Copy out every line below that contains the string "instances". Case counts.

---

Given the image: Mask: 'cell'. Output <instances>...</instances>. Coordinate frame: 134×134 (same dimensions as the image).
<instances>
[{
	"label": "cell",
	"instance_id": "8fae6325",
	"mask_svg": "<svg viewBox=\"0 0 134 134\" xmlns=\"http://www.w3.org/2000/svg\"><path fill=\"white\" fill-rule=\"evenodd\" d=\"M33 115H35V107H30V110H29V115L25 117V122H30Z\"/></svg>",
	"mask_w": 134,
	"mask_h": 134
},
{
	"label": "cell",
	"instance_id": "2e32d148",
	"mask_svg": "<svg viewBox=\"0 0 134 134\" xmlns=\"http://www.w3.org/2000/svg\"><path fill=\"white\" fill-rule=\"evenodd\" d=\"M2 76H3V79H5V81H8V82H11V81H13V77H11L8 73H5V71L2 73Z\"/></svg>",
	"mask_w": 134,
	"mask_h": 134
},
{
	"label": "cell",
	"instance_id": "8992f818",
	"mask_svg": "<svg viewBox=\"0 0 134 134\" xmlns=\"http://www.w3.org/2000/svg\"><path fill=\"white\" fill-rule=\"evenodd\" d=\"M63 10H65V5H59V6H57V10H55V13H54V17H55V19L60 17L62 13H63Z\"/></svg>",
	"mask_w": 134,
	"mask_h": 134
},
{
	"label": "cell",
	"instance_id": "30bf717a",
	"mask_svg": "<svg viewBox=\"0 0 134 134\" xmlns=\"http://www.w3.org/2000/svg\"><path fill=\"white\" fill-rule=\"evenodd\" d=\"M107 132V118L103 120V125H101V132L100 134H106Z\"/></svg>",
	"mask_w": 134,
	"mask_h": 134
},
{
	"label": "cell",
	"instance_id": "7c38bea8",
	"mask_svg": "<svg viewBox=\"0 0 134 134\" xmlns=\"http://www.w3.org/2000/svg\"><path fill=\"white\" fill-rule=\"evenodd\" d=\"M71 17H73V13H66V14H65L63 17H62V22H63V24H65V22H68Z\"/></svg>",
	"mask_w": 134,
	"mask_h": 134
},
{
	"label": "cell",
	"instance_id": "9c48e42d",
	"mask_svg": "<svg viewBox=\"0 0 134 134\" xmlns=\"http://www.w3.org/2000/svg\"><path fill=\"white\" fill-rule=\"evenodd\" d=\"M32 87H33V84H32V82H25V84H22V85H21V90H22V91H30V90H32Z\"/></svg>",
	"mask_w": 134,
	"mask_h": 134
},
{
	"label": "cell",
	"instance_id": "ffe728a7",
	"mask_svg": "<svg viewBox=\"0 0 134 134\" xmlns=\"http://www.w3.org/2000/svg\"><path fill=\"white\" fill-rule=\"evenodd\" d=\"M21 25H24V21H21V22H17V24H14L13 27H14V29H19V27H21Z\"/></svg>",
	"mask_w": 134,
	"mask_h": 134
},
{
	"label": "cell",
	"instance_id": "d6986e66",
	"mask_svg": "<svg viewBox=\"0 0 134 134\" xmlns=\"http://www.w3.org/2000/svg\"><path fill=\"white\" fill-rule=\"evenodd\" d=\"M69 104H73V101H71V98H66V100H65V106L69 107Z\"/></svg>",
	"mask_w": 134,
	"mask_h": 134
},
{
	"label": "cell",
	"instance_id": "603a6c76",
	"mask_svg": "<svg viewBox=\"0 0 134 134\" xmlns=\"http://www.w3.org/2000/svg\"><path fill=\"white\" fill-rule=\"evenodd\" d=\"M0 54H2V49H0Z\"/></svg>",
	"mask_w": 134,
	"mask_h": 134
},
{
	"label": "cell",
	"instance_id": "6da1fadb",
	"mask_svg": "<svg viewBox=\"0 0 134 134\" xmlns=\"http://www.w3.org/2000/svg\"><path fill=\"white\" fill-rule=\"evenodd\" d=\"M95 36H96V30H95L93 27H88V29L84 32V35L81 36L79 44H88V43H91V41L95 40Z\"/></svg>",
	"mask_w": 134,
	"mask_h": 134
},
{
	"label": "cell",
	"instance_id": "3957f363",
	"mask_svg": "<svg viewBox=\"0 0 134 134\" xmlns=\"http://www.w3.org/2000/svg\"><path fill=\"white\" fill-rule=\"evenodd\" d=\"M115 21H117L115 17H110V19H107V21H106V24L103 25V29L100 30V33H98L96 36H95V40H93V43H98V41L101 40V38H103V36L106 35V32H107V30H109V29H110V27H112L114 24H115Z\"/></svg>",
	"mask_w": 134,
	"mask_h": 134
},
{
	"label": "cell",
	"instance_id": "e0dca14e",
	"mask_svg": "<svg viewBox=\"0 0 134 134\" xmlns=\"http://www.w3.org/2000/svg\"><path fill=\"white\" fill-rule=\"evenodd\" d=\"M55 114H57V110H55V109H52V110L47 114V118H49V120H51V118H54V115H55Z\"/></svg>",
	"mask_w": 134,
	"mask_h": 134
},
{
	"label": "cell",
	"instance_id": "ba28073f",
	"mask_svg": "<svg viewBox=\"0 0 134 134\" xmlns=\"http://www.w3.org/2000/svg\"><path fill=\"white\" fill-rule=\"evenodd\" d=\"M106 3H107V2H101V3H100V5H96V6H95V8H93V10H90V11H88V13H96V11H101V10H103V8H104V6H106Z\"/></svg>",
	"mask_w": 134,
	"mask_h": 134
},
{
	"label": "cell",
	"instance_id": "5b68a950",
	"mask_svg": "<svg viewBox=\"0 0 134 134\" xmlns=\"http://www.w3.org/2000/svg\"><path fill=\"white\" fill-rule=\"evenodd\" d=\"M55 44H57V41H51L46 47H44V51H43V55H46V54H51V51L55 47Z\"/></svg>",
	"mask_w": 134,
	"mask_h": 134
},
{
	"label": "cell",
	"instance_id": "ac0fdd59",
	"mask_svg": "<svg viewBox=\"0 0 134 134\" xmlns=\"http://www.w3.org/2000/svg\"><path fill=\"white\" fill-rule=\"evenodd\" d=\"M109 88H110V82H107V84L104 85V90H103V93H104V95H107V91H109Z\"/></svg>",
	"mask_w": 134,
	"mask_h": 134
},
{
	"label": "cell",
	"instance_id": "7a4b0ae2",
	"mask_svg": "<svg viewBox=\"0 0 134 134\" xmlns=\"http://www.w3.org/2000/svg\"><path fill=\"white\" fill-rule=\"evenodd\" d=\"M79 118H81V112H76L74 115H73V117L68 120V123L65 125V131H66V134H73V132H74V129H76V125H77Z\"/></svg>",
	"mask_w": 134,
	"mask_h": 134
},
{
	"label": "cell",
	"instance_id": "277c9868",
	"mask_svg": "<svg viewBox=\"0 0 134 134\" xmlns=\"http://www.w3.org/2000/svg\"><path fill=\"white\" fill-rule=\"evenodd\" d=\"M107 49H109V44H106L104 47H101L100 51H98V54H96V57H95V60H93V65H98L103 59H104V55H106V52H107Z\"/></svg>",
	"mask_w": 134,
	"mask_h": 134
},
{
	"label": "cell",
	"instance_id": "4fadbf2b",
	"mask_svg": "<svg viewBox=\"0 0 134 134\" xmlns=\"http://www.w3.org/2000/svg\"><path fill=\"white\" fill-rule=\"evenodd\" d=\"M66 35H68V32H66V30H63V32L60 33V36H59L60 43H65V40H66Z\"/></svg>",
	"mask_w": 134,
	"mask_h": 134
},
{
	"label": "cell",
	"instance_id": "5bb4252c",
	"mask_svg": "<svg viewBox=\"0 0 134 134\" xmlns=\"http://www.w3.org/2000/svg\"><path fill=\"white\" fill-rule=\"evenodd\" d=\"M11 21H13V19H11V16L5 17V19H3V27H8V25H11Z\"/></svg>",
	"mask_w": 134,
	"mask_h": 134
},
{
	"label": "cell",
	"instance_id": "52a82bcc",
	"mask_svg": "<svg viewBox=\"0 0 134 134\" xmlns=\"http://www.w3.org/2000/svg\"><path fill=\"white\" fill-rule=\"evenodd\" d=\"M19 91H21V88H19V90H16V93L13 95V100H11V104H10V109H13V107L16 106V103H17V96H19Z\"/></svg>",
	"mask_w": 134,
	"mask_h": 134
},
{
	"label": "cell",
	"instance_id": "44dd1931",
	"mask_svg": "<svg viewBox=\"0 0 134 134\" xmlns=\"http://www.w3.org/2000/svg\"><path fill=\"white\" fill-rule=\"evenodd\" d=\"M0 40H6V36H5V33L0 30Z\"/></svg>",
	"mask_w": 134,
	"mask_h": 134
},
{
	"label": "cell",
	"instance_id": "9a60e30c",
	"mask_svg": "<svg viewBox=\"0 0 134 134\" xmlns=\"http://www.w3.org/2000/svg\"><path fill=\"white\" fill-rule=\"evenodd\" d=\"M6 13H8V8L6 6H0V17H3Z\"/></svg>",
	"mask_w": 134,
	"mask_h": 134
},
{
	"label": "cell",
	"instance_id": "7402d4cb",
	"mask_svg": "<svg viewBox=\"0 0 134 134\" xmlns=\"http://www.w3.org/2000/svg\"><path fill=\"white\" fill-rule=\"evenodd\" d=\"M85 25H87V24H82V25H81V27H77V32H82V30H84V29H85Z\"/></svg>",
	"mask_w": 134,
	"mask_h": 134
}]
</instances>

---

- [SOLUTION TO THE EXERCISE]:
Given the image: Mask: 'cell'. Output <instances>...</instances>. Coordinate frame: 134×134 (same dimensions as the image).
<instances>
</instances>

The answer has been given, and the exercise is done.